For a non-clustered index, it has to traverse the index once for every row it retrieves...
NOTE: EDIT
To address the sequential issue for Guid Key columns, be aware that SQL2k5 has NEWSEQUENTIALID() that does in fact generate Guids the "old" sequential way.
or you can investigate Jimmy Nielsens COMB guid algotithm that is implemented in client side code:
COMB Guids
The problem with clustered indexes in a GUID field are that the GUIDs are random, so when a new record is inserted, a significant portion of the data on disk has to be moved to insert the records into the middle of the table.
However, with integer-based clustered indexes, the integers are normally sequential (like with an IDENTITY spec), so they just get added to the end an no data needs to be moved around.
On the other hand, clustered indexes are not always bad on GUIDs... it all depends upon the needs of your application. If you need to be able to SELECT records quickly, then use a clustered index... the INSERT speed will suffer, but the SELECT speed will be improved.
While clustering on a GUID is normally a bad idea, be aware that GUIDs can under some circumstances cause fragmentation even in non-clustered indexes.
Note that if you're using SQL Server 2005, the newsequentialid() function produces sequential GUIDs. This helps to prevent the fragmentation problem.
I suggest using a SQL query like the following to measure fragmentation before making any decisions (excuse the non-ANSI syntax):
SELECT OBJECT_NAME (ips.[object_id]) AS 'Object Name',
si.name AS 'Index Name',
ROUND (ips.avg_fragmentation_in_percent, 2) AS 'Fragmentation',
ips.page_count AS 'Pages',
ROUND (ips.avg_page_space_used_in_percent, 2) AS 'Page Density'
FROM sys.dm_db_index_physical_stats
(DB_ID ('MyDatabase'), NULL, NULL, NULL, 'DETAILED') ips
CROSS APPLY sys.indexes si
WHERE si.object_id = ips.object_id
AND si.index_id = ips.index_id
AND ips.index_level = 0;
If you are using NewId(), you could switch to NewSequentialId(). That should help the insert perf.
Yes, there's no point in having a clustered index on a random value.
You probably do want clustered indexes SOMEWHERE in your database. For example, if you have a "Author" table and a "Book" table with a foreign key to "Author", and if you have a query in your application that says, "select ... from Book where AuthorId = ..", then you would be reading a set of books. It will be faster if those book are physically next to each other on the disk, so that the disk head doesn't have to bounce around from sector to sector gathering all the books of that author.

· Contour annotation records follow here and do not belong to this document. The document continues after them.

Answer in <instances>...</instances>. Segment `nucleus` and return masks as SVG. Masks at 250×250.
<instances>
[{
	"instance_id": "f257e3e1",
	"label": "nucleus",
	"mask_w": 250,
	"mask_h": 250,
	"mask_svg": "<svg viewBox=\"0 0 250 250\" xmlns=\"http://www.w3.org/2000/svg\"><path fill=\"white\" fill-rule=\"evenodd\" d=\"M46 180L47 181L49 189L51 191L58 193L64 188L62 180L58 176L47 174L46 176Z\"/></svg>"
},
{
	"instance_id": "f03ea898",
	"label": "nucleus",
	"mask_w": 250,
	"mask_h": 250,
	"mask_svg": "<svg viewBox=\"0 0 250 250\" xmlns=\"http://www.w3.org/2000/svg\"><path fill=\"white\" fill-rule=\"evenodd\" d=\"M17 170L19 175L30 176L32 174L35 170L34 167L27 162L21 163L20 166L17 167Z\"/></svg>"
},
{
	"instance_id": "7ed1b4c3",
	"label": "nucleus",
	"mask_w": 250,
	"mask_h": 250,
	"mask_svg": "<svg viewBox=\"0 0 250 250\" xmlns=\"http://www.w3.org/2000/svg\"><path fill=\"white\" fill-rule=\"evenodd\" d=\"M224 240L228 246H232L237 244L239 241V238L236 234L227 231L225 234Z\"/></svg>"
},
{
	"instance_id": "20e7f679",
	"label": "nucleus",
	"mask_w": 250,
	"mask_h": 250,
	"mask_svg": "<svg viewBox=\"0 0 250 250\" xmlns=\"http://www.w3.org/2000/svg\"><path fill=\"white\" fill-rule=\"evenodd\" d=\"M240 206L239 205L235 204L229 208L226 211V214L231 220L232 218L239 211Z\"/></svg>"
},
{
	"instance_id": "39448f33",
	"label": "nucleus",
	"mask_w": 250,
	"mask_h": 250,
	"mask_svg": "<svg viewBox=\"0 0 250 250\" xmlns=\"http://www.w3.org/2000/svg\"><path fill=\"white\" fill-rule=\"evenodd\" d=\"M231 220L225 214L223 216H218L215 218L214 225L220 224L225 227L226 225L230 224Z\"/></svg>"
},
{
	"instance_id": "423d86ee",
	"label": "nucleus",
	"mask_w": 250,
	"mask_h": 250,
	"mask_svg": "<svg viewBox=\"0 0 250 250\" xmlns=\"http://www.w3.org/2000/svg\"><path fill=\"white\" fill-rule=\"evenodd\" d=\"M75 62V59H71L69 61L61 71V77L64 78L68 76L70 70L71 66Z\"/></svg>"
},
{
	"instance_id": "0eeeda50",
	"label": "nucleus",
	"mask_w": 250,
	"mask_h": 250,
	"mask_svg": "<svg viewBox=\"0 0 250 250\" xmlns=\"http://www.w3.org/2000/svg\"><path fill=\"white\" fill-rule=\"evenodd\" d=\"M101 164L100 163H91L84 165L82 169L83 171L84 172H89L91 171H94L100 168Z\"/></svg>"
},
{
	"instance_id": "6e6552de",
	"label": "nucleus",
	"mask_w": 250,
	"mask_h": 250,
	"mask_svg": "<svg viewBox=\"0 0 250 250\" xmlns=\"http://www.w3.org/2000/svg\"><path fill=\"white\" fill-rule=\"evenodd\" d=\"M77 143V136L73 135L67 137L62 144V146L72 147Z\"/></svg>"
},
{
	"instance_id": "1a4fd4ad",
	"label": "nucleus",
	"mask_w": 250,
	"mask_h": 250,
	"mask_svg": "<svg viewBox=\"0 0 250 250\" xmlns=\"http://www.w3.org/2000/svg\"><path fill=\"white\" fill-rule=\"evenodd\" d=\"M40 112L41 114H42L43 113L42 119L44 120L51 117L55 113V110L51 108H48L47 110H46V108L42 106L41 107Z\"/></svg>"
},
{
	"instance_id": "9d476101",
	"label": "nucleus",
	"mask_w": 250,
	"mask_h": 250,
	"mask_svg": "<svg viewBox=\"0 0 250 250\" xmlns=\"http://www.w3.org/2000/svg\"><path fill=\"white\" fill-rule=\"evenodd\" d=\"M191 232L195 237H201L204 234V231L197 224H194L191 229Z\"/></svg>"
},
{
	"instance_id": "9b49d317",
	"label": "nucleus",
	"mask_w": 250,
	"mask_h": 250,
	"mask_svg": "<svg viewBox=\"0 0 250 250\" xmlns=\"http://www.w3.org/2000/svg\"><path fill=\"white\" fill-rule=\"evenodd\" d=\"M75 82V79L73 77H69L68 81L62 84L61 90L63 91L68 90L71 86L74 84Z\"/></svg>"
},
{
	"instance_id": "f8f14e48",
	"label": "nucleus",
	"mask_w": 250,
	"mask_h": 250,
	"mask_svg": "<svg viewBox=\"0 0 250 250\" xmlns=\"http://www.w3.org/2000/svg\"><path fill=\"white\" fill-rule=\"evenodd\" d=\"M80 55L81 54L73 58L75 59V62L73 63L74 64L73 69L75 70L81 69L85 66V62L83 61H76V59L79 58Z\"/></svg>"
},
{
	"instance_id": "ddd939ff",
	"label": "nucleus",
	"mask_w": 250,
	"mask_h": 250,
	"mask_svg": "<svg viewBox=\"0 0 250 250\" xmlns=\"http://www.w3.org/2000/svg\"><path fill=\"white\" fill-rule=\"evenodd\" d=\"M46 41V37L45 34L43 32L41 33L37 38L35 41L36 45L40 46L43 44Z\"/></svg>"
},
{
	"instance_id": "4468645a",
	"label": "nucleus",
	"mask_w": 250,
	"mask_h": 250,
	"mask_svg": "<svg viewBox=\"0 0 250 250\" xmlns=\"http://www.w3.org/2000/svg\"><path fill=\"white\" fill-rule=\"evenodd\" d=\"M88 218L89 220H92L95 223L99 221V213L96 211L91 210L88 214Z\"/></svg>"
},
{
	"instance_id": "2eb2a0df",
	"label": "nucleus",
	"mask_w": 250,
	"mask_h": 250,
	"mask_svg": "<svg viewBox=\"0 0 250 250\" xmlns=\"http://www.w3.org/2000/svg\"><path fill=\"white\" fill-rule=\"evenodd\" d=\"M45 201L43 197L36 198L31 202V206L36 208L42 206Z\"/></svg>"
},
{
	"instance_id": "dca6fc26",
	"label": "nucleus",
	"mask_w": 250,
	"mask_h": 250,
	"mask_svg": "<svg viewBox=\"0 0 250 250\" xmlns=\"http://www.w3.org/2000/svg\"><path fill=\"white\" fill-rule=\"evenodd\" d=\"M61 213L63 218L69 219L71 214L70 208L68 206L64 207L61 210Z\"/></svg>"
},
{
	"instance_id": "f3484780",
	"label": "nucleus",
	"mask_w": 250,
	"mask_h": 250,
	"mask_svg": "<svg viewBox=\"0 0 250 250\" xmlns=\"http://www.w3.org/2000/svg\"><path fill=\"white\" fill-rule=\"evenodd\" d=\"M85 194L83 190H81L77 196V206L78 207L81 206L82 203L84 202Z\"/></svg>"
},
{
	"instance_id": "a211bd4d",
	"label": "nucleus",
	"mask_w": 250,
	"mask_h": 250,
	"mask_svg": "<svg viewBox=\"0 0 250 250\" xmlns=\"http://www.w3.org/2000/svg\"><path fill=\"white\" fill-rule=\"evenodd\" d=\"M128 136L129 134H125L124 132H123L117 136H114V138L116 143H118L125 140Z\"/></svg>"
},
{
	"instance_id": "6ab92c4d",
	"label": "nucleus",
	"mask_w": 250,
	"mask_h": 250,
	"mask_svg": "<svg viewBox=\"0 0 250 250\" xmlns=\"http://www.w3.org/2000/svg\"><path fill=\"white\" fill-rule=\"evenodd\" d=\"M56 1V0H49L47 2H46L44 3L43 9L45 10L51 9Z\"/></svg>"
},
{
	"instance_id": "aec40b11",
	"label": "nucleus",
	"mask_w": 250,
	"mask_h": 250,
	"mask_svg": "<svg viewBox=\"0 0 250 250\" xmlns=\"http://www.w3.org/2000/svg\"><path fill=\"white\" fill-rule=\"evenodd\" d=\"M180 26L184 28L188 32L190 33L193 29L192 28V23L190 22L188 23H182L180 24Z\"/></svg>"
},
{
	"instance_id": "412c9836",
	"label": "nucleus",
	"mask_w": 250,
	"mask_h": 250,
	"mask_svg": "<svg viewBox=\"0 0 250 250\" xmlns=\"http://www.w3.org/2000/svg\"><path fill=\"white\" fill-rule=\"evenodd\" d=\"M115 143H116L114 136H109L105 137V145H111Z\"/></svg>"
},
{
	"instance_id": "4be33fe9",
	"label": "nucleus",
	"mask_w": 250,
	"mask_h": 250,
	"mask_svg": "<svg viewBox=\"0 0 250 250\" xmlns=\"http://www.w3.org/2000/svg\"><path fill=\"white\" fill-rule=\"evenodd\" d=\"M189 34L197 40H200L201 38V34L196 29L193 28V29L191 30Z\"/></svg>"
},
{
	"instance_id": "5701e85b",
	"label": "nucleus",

So, you need to think about your application, the ways in which it queries the database.
Make the changes.
And then test, because you never know...
As most have mentioned, avoid using a random identifier in a clustered index-you will not gain the benefits of clustering. Actually, you will experience an increased delay. Getting rid of all of them is solid advice. Also keep in mind newsequentialid() can be extremely problematic in a multi-master replication scenario. If database A and B both invoke newsequentialid() prior to replication, you will have a conflict.
Yes you should remove the clustered index on GUID primary keys for the reasons Galwegian states above. We have done this on our applications.
It depends if you're doing a lot of inserts, or if you need very quick lookup by PK.